El caso del famoso actor francés Alain Delon reabrió el debate luego de que, según se informó, expresara a su hijo su deseo de recurrir a la eutanasia para terminar con el deterioro al que lo expuso un ACV
El doctor Carlos Soriano, emergentólogo e intensivista impulsor de la ley de “muerte digna” en Córdoba y cercano a Alfonso, afirma que la labor del médico consiste no solo en salvar vidas, sino también en velar por una muerte en paz. Los proyectos en estudio plantean eufemísticamente introducir al sistema de salud pública la “prestación de la ayuda necesaria para que el paciente pueda morir dignamente”. Esto no es igual al permiso para suspender un tratamiento, como en el caso del retiro del respirador que mantiene vivo a alguien en estado vegetativo irreversible. La ley de eutanasia implicaría la acción activa de inyectarle una sustancia al paciente para provocarle la muerte. En otras palabras, en muchos casos hablamos de un “suicidio asistido”. Si encontrara consuelo o atención a su dolorosa necesidad, probablemente continuaría aferrándose a la vida.
Desde un ángulo puramente mercantil es cierto que el sistema sanitario se ahorra los costos asociados al cuidado del paciente si este muere, mientras que promover los cuidados paliativos es brindar una atención humanitaria hasta que la muerte acontezca naturalmente. En países en los que esta ley de eutanasia rige, se ha comprobado que actúa peligrosamente también como un “efecto llamada” para personas psicológicamente vulnerables.
En estos días, el caso del famoso actor francés Alain Delon, de 86 años, reabrió el debate luego de que, según se informó, expresara a su hijo su deseo de recurrir a la eutanasia para terminar con el deterioro al que lo expuso un ACV sufrido en 2019.
Plantear el tratamiento de estos proyectos cuando aún resuenan dolorosamente tantas pérdidas de vidas de compatriotas habla de una preocupante falta de sensibilidad
Los criterios para evaluar un sufrimiento intolerable que permita reclamar la muerte son absolutamente subjetivos, como la propia ciencia médica reconoce. Promover la eutanasia sin haber ampliado el alcance de los cuidados paliativos es otro paso hacia la instauración de una nueva ética, con una reinterpretación perversa de “nuevos derechos” con el hombre como vértice, sin respeto a la ley natural, ni a la religión y sin protección jurídica.

###

### Tarea 1
Según el texto sobre la eutanasia, ¿en qué año sufrió Alain Delon el ACV?
### Tarea 2
Reproduce el tramo del texto sobre la eutanasia que va desde "Desde un ángulo" hasta "sufrido en 2019.".
### Tarea 3
Retoma el texto sobre la eutanasia y continúalo a partir de su última oración.

### Material

###

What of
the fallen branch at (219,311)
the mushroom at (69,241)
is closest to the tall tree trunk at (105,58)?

###

### Respuesta 1
En 2019.

### Respuesta 2
Desde un ángulo puramente mercantil es cierto que el sistema sanitario se ahorra los costos asociados al cuidado del paciente si este muere, mientras que promover los cuidados paliativos es brindar una atención humanitaria hasta que la muerte acontezca naturalmente. En países en los que esta ley de eutanasia rige, se ha comprobado que actúa peligrosamente también como un “efecto llamada” para personas psicológicamente vulnerables.
En estos días, el caso del famoso actor francés Alain Delon, de 86 años, reabrió el debate luego de que, según se informó, expresara a su hijo su deseo de recurrir a la eutanasia para terminar con el deterioro al que lo expuso un ACV sufrido en 2019.

### Respuesta 3
El escritor Michel Houellebecq expresaba con vehemencia que “una civilización que legaliza la eutanasia pierde el derecho al respeto”, y la describía como “una inédita ruptura antropológica” cuando la civilización ha logrado ya suprimir el sufrimiento físico y la antinomia “morir o sufrir” no es más válida.
Podemos distinguir situaciones en las que el compromiso de los profesionales de la salud adquiere matices no solo diversos, sino incluso opuestos: mientras algunos entregan su vida para ayudar a los demás a vivir, otros acceden a matarlos. Se plantea entonces que no se trate de un acto médico sino, por el contrario, de la corrupción de la medicina. En realidad, no es en el marco de una crisis sanitaria que golpea tanto en el que deberíamos abordar cuestiones tan delicadas que dividen opiniones.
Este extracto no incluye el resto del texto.